Author: Alireza Rezvani Version: 1.0.0 Created: September 16, 2025

Perform multi-perspective automated code reviews using specialized agents with explicit Task tool invocations for quality, security, architecture, performance, and maintainability analysis.

Overview

The /review command orchestrates multiple specialized review agents to provide comprehensive code analysis. It focuses particularly on configuration changes that could cause outages, following a "prove it's safe" mentality for configuration modifications.

Key Features

  • Multi-Agent Review: Parallel execution of specialized review agents
  • Configuration Safety: Heightened scrutiny for configuration changes
  • Production Focus: Real-world outage pattern detection
  • Consolidated Reporting: Unified action plan from multiple perspectives
  • Flexible Scoping: Review staged, unstaged, commit, PR, or specific files

Usage

Basic Usage

# Review staged changes
/review --scope staged

# Review specific files
/review src/config/database.py src/api/routes.py

# Review with specific checks
/review --checks security,performance,style

# Generate detailed report
/review --format detailed --output review-report.md

Advanced Usage

# Review pull request with full analysis
/review --scope pr --checks all --format json

# Focus on configuration safety
/review --scope unstaged --checks security,config-safety --severity critical

# Review specific commit
/review --scope commit:abc123 --format markdown

Parameters

Required

  • None (defaults to staged changes)

____________

Given task a:
Answer these from the /review command description:
(i) On what date was it created?
(ii) What mentality does the command follow for configuration modifications?
(iii) What does the command default to when no required parameters are given?

Source material:
____________

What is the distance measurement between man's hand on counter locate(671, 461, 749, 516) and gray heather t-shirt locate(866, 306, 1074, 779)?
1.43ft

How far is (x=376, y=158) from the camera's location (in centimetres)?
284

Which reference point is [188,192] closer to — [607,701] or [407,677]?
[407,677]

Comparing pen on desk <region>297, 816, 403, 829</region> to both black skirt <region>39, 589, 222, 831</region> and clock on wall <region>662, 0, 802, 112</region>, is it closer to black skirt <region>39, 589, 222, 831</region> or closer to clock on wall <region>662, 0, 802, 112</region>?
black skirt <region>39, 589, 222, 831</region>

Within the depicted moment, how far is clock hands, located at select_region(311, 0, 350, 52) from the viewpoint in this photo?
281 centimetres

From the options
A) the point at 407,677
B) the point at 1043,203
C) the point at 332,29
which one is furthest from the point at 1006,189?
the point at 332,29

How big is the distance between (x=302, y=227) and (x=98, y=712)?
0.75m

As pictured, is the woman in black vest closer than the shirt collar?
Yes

____________

Given task b:
Present the listing as a Markdown table with columns n and Line. Begin with the listing line that contains "From the options", continue through the end of the listing, and skip blank lines.

Final result a:
(i) September 16, 2025
(ii) A "prove it's safe" mentality
(iii) Staged changes

Final result b:
| n | Line |
|---|---|
| 1 | From the options |
| 2 | A) the point at 407,677 |
| 3 | B) the point at 1043,203 |
| 4 | C) the point at 332,29 |
| 5 | which one is furthest from the point at 1006,189? |
| 6 | the point at 332,29 |
| 7 | How big is the distance between (x=302, y=227) and (x=98, y=712)? |
| 8 | 0.75m |
| 9 | As pictured, is the woman in black vest closer than the shirt collar? |
| 10 | Yes |